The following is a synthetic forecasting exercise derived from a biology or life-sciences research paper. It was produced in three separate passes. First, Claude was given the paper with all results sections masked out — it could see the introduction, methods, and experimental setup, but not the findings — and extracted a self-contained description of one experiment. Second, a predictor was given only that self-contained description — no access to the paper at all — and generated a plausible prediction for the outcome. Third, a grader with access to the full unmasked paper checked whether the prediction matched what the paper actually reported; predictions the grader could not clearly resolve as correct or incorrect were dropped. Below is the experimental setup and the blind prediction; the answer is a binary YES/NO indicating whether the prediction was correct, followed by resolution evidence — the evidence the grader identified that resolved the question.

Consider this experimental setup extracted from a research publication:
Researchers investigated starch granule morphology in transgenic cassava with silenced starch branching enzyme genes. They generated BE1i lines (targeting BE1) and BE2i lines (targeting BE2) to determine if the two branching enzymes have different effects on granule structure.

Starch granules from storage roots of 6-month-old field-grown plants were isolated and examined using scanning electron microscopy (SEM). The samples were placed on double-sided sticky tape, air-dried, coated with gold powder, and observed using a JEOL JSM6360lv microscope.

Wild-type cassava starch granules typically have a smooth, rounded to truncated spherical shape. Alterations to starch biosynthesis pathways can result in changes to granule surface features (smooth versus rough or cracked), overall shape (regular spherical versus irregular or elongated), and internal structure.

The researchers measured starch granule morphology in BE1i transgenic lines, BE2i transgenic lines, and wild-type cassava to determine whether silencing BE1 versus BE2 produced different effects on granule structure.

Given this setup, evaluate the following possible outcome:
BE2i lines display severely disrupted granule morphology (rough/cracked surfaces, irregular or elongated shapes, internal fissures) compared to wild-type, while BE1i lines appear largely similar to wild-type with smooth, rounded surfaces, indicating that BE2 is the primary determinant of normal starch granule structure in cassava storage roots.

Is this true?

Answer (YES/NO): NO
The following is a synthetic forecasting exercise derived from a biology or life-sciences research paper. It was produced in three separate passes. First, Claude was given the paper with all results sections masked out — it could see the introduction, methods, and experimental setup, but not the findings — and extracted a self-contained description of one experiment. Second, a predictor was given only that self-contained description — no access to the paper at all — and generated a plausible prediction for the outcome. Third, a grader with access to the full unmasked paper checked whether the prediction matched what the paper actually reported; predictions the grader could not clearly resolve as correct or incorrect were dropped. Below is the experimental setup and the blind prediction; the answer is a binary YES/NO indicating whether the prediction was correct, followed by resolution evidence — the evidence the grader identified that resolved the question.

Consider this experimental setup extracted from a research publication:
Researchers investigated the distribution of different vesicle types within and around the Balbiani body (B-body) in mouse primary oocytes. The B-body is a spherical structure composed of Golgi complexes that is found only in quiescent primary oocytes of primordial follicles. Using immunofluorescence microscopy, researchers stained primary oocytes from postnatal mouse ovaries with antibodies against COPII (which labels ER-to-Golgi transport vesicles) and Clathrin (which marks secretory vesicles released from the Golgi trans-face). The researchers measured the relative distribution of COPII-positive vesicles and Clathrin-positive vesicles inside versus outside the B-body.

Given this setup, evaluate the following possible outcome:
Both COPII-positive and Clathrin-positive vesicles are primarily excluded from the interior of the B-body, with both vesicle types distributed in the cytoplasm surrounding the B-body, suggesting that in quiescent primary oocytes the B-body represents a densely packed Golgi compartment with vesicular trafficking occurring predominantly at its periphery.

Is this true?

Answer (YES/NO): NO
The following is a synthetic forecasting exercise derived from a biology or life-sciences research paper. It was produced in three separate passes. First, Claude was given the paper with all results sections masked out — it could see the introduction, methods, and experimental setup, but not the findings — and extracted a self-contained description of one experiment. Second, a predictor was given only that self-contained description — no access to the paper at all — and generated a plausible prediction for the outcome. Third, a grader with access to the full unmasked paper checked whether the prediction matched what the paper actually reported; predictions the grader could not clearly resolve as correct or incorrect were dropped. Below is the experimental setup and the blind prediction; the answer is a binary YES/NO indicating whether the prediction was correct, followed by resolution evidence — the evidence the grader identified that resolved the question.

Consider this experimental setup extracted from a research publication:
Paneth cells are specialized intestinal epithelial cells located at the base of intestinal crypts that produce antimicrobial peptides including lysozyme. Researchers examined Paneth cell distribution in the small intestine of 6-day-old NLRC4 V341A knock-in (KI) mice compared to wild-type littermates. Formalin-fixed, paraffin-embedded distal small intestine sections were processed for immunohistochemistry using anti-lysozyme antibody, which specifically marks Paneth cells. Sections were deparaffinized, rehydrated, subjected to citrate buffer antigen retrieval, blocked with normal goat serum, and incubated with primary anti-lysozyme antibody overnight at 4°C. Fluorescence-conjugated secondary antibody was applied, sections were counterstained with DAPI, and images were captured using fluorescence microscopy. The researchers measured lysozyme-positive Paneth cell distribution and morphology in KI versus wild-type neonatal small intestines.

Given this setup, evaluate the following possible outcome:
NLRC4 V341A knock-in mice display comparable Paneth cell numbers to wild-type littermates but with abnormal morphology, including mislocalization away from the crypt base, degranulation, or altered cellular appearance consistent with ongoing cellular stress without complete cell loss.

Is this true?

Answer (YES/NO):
- - - - -
Recopy all of the records verbatim.

The following is a synthetic forecasting exercise derived from a biology or life-sciences research paper. It was produced in three separate passes. First, Claude was given the paper with all results sections masked out — it could see the introduction, methods, and experimental setup, but not the findings — and extracted a self-contained description of one experiment. Second, a predictor was given only that self-contained description — no access to the paper at all — and generated a plausible prediction for the outcome. Third, a grader with access to the full unmasked paper checked whether the prediction matched what the paper actually reported; predictions the grader could not clearly resolve as correct or incorrect were dropped. Below is the experimental setup and the blind prediction; the answer is a binary YES/NO indicating whether the prediction was correct, followed by resolution evidence — the evidence the grader identified that resolved the question.

Consider this experimental setup extracted from a research publication:
Researchers investigated starch granule morphology in transgenic cassava with silenced starch branching enzyme genes. They generated BE1i lines (targeting BE1) and BE2i lines (targeting BE2) to determine if the two branching enzymes have different effects on granule structure.

Starch granules from storage roots of 6-month-old field-grown plants were isolated and examined using scanning electron microscopy (SEM). The samples were placed on double-sided sticky tape, air-dried, coated with gold powder, and observed using a JEOL JSM6360lv microscope.

Wild-type cassava starch granules typically have a smooth, rounded to truncated spherical shape. Alterations to starch biosynthesis pathways can result in changes to granule surface features (smooth versus rough or cracked), overall shape (regular spherical versus irregular or elongated), and internal structure.

The researchers measured starch granule morphology in BE1i transgenic lines, BE2i transgenic lines, and wild-type cassava to determine whether silencing BE1 versus BE2 produced different effects on granule structure.

Given this setup, evaluate the following possible outcome:
BE2i lines display severely disrupted granule morphology (rough/cracked surfaces, irregular or elongated shapes, internal fissures) compared to wild-type, while BE1i lines appear largely similar to wild-type with smooth, rounded surfaces, indicating that BE2 is the primary determinant of normal starch granule structure in cassava storage roots.

Is this true?

Answer (YES/NO): NO
The following is a synthetic forecasting exercise derived from a biology or life-sciences research paper. It was produced in three separate passes. First, Claude was given the paper with all results sections masked out — it could see the introduction, methods, and experimental setup, but not the findings — and extracted a self-contained description of one experiment. Second, a predictor was given only that self-contained description — no access to the paper at all — and generated a plausible prediction for the outcome. Third, a grader with access to the full unmasked paper checked whether the prediction matched what the paper actually reported; predictions the grader could not clearly resolve as correct or incorrect were dropped. Below is the experimental setup and the blind prediction; the answer is a binary YES/NO indicating whether the prediction was correct, followed by resolution evidence — the evidence the grader identified that resolved the question.

Consider this experimental setup extracted from a research publication:
Researchers investigated the distribution of different vesicle types within and around the Balbiani body (B-body) in mouse primary oocytes. The B-body is a spherical structure composed of Golgi complexes that is found only in quiescent primary oocytes of primordial follicles. Using immunofluorescence microscopy, researchers stained primary oocytes from postnatal mouse ovaries with antibodies against COPII (which labels ER-to-Golgi transport vesicles) and Clathrin (which marks secretory vesicles released from the Golgi trans-face). The researchers measured the relative distribution of COPII-positive vesicles and Clathrin-positive vesicles inside versus outside the B-body.

Given this setup, evaluate the following possible outcome:
Both COPII-positive and Clathrin-positive vesicles are primarily excluded from the interior of the B-body, with both vesicle types distributed in the cytoplasm surrounding the B-body, suggesting that in quiescent primary oocytes the B-body represents a densely packed Golgi compartment with vesicular trafficking occurring predominantly at its periphery.

Is this true?

Answer (YES/NO): NO
The following is a synthetic forecasting exercise derived from a biology or life-sciences research paper. It was produced in three separate passes. First, Claude was given the paper with all results sections masked out — it could see the introduction, methods, and experimental setup, but not the findings — and extracted a self-contained description of one experiment. Second, a predictor was given only that self-contained description — no access to the paper at all — and generated a plausible prediction for the outcome. Third, a grader with access to the full unmasked paper checked whether the prediction matched what the paper actually reported; predictions the grader could not clearly resolve as correct or incorrect were dropped. Below is the experimental setup and the blind prediction; the answer is a binary YES/NO indicating whether the prediction was correct, followed by resolution evidence — the evidence the grader identified that resolved the question.

Consider this experimental setup extracted from a research publication:
Paneth cells are specialized intestinal epithelial cells located at the base of intestinal crypts that produce antimicrobial peptides including lysozyme. Researchers examined Paneth cell distribution in the small intestine of 6-day-old NLRC4 V341A knock-in (KI) mice compared to wild-type littermates. Formalin-fixed, paraffin-embedded distal small intestine sections were processed for immunohistochemistry using anti-lysozyme antibody, which specifically marks Paneth cells. Sections were deparaffinized, rehydrated, subjected to citrate buffer antigen retrieval, blocked with normal goat serum, and incubated with primary anti-lysozyme antibody overnight at 4°C. Fluorescence-conjugated secondary antibody was applied, sections were counterstained with DAPI, and images were captured using fluorescence microscopy. The researchers measured lysozyme-positive Paneth cell distribution and morphology in KI versus wild-type neonatal small intestines.

Given this setup, evaluate the following possible outcome:
NLRC4 V341A knock-in mice display comparable Paneth cell numbers to wild-type littermates but with abnormal morphology, including mislocalization away from the crypt base, degranulation, or altered cellular appearance consistent with ongoing cellular stress without complete cell loss.

Is this true?

Answer (YES/NO):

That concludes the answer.